Pakare Paye Arts Centre
- Interactive map of Pakare Paye Arts Centre
- Full name: Pakare Paye Arts Centre
- Coordinates: 17°52′35″S 30°41′18″E﻿ / ﻿17.87633°S 30.68845°E
- Owner: Oliver Mtukudzi
- Capacity: 3,200

Construction
- Built: 2004
- Opened: 3 November 2004; 21 years ago

= Pakare Paye Arts Centre =

Arts centre in Norton Town, Zimbabwe

Pakare Paye Arts Centre is one of the initiatives by late Zimbabwe's legendary musician Oliver Mtukudzi who was also known as Tuku.

The art centre was opened in 2004 on the 3rd of October and it is located in Norton town which is about 45 km from the capital city Harare. The place was once used as a warehouse.
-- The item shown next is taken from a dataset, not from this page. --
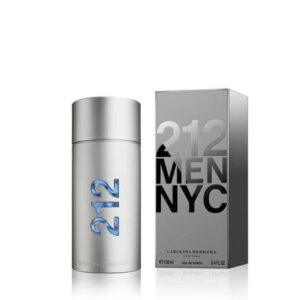 "212 NYC לגבר א.ד.ט 100 מ""ל"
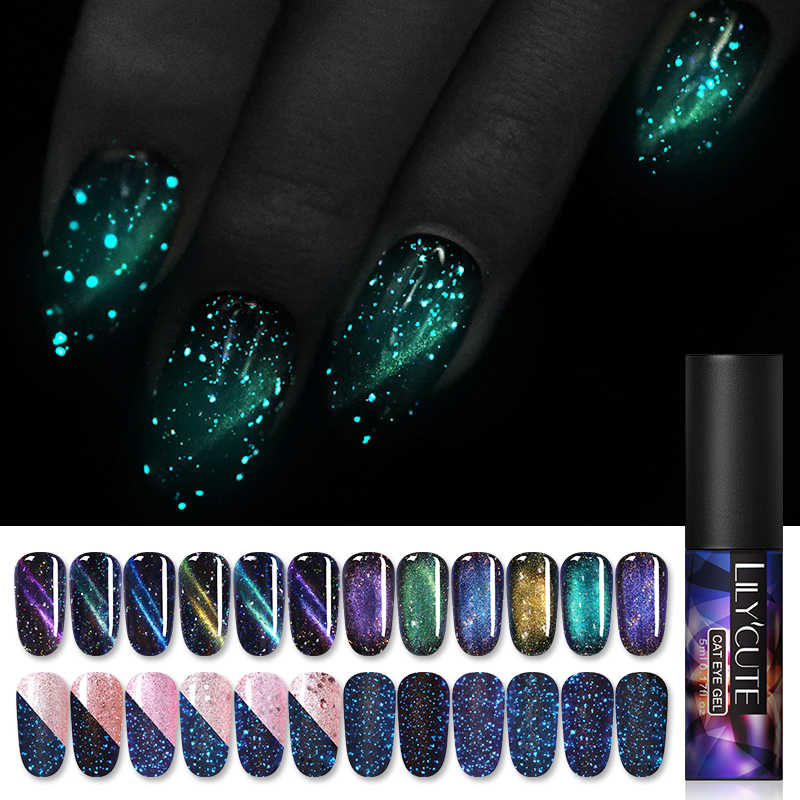 Lilycute 5 Ml Aurora Bercahaya Kucing Mata Kuku Gel Polandia Menyala Dalam Gelap 7D Magnetic Glitter Gel Varnish Rendam off UV LED Kuku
The main features include Sam Mtukudzi Conference Centre named after his late son Sam (who died in 2011 in a car accident). There are restaurants, lodge, offices, as well as an open-air stage which can accommodate 3,000 people. The main hall is a 200 seater.

Some upcoming artists that were groomed at Pakare Paye include Mbeu, Innocent Mapemba, Gary Tight and Munyaradzi Matarutse.